Troppi gol presi, c’era una volta Edy-catenaccio

LAZIO PARMA

ROMA Crolla il muro del rejalismo: tre gol subiti col Verona, altrettanti col Torino, quattro col Napoli. Dieci reti nelle ultime 4 partite (stesso score delle prime 12 del Reja bis) a distruggere il sogno europeo: «Non riusciamo a reggere il vantaggio più di 5-7 minuti», sussurra Edy. Ferito nel suo punto di forza. Ora la difesa è il tallone d’Achille, con 50 gol (mai così tanti negli ultimi 5 anni) è la peggiore – dopo il Verona – delle prime 10 in classifica: la Lazio si scopre e precipita. In un vuoto di memoria. Eppure Reja l’aveva rinfrescata ai “vecchi” al suo ritorno a gennaio, aveva insegnato ai “nuovi” a difendere: così era iniziata la risalita verso l’Europa, un “mezzo miracolo”. Assoluto con Konko spesso in campo (record di 12 partite consecutive) e la resurrezione di Biava e Dias. In realtà appena cadeva uno degli ultimi due eran dolori. 
NUMERI E AMNESIE
Perché una cosa è certa: Novaretti, Cana e Ciani non sono degni sostituti. E per Radu, vedi il monday night, questa non è certo la migliore stagione. A Milano Reja ritroverà forse il quartetto titolare, solo 4 volte insieme su 36 di campionato: chissà se basterà. Amnesie, ormai è una collezione primavera-estate. La Lazio non sa più difendere. Troppi black out. Il colabrodo ha diversi fori e se ne aprono altri nell’arco dei 90 minuti. Modalità standby, la Lazio s’assenta senza poterselo permettere. Perché poi non ha più energie per riagguantare un obiettivo ormai quasi sfumato.
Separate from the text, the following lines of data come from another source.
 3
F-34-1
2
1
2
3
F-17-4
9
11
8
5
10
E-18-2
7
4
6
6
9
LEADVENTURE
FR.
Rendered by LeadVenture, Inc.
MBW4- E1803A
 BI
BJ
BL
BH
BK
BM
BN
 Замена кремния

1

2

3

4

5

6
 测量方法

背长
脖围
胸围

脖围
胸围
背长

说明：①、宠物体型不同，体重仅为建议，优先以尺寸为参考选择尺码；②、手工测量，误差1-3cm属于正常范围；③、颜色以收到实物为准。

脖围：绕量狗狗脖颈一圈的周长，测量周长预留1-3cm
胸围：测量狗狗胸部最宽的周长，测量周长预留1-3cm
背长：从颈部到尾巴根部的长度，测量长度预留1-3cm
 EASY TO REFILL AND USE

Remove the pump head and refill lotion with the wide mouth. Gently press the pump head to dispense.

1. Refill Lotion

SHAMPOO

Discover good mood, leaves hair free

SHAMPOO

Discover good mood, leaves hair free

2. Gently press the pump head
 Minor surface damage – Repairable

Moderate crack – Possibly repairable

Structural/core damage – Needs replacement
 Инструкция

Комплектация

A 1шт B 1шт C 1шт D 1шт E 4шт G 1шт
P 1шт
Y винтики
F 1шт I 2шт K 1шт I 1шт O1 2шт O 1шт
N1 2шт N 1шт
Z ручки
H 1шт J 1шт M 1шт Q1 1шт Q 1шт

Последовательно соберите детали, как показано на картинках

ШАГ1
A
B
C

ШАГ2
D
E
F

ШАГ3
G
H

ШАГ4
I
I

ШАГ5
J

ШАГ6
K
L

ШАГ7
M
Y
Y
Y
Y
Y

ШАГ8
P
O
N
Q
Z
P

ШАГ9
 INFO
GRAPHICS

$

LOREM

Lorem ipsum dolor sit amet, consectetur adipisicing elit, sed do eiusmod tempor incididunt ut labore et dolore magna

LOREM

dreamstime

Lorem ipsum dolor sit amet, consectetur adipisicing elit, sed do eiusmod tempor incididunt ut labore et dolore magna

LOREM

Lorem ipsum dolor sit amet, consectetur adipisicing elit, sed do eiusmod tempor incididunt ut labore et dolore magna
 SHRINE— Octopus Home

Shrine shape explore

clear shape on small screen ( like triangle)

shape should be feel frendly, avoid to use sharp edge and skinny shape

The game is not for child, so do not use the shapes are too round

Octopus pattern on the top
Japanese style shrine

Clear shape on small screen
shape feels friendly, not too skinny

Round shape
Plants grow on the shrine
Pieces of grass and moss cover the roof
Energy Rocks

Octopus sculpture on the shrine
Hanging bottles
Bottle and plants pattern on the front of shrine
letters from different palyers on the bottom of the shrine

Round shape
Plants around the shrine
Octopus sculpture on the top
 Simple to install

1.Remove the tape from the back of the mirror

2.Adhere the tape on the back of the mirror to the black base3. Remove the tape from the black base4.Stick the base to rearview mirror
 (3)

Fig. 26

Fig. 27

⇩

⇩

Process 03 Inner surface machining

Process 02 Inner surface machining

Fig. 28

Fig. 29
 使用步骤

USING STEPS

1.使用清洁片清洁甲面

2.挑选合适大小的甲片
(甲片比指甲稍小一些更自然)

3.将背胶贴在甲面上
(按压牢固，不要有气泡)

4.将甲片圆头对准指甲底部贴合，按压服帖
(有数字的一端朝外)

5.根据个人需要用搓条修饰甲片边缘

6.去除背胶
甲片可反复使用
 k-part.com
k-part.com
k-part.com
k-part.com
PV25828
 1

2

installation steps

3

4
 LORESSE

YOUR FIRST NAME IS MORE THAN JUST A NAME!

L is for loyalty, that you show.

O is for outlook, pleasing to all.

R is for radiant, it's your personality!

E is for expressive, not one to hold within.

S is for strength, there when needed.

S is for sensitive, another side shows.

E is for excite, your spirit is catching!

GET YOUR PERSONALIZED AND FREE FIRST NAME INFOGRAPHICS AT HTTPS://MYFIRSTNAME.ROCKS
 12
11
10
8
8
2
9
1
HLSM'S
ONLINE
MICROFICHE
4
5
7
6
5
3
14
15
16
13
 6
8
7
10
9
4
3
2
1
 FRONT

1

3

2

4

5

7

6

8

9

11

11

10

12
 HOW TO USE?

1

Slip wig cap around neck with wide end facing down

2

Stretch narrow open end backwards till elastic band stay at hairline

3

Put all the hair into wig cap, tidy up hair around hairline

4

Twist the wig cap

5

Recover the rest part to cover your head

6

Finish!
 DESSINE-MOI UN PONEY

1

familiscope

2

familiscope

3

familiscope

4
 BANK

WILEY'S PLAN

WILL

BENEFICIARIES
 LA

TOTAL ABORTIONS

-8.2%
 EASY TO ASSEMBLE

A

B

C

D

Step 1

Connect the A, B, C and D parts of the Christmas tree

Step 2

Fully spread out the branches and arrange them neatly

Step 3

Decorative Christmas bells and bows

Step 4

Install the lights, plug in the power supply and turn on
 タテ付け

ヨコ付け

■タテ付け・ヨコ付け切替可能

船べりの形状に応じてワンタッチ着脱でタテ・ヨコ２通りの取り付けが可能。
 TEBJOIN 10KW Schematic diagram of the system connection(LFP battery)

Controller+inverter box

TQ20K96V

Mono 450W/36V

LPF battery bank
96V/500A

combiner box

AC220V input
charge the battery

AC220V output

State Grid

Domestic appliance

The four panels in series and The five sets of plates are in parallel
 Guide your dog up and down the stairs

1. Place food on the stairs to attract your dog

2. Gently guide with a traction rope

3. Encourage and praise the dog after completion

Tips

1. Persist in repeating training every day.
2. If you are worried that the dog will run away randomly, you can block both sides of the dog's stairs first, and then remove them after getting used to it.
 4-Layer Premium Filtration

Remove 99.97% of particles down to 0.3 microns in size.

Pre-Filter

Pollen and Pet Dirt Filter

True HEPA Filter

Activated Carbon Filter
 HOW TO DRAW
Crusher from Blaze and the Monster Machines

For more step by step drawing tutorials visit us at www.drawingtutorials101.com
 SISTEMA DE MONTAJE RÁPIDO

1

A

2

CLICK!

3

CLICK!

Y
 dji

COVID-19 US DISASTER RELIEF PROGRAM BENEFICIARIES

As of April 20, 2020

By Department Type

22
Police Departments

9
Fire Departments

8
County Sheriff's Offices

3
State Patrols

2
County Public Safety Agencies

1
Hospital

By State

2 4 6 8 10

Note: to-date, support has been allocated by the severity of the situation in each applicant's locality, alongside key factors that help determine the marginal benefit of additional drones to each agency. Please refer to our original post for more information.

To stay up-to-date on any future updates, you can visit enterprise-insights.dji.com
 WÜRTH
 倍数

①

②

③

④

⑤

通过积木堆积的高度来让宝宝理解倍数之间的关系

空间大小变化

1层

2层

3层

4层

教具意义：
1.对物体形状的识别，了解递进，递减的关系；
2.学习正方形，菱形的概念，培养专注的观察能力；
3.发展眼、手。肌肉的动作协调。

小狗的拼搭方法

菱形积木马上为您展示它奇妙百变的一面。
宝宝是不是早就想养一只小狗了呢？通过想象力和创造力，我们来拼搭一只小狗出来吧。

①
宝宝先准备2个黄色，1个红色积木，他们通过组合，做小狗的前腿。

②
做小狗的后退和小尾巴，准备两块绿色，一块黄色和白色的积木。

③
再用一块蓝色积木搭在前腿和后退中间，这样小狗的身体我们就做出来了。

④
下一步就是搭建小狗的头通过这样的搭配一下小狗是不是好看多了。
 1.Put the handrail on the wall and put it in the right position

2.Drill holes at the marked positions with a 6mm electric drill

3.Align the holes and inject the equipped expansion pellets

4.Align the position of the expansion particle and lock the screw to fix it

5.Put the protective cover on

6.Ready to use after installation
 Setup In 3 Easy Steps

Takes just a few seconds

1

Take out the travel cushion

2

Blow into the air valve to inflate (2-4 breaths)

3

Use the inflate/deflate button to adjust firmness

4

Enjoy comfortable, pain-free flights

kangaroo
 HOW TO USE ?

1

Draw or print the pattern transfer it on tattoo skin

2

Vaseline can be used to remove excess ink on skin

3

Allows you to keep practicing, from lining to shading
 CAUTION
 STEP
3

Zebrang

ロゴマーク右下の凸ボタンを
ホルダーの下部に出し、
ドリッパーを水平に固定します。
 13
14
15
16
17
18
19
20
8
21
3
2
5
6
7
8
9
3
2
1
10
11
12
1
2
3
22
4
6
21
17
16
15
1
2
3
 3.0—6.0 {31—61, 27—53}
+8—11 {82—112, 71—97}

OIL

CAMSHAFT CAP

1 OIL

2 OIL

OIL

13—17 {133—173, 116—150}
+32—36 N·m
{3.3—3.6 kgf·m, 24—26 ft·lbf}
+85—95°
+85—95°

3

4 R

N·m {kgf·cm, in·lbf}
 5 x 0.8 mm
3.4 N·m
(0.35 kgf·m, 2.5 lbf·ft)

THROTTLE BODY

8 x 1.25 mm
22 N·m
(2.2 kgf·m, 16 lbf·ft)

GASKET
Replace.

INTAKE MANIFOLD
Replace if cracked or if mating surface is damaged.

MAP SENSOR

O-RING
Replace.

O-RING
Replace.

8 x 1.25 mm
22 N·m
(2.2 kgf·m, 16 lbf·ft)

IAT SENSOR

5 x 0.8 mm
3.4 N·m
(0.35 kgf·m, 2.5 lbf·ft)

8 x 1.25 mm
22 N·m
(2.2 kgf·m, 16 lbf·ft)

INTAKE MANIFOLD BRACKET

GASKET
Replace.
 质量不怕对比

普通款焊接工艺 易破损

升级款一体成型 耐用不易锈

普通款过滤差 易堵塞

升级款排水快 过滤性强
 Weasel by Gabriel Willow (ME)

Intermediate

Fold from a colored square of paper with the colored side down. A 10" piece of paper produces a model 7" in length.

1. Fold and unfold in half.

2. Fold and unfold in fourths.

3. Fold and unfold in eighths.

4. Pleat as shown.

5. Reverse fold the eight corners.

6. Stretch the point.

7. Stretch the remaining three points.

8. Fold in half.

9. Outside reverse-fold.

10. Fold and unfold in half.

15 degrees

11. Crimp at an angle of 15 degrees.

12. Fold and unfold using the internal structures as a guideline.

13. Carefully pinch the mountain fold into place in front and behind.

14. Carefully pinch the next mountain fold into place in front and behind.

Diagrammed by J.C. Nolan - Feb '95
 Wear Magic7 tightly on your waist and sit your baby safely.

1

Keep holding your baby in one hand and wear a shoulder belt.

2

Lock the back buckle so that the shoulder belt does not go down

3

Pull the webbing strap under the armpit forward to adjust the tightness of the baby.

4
Non c’è più dubbio, l’Europa doveva per forza passare dal mercato di gennaio. Forse Lotito era il primo a non crederci, altrimenti avrebbe sentito l’allarme: 26 gol subiti in 17 gare nell’era Petkovic. Reja è fermo a 24 in 19 giornate (con 9 punti più di Vlado), ma è “colpevole” il suo silenzio sulle scelte societarie. Pensava di riuscire a fare un altro miracolo, senza avere più neanche Marchetti (5 presenze, una disastrosa in Coppa, nel 2014) come Santo fra i pali. Un volo nel nulla o in futuro frustrante: “Interverremo in difesa”, promette Tare. Magari arriverà Astori, ora spunta pure Mustafi della Samp. Troppo tardi.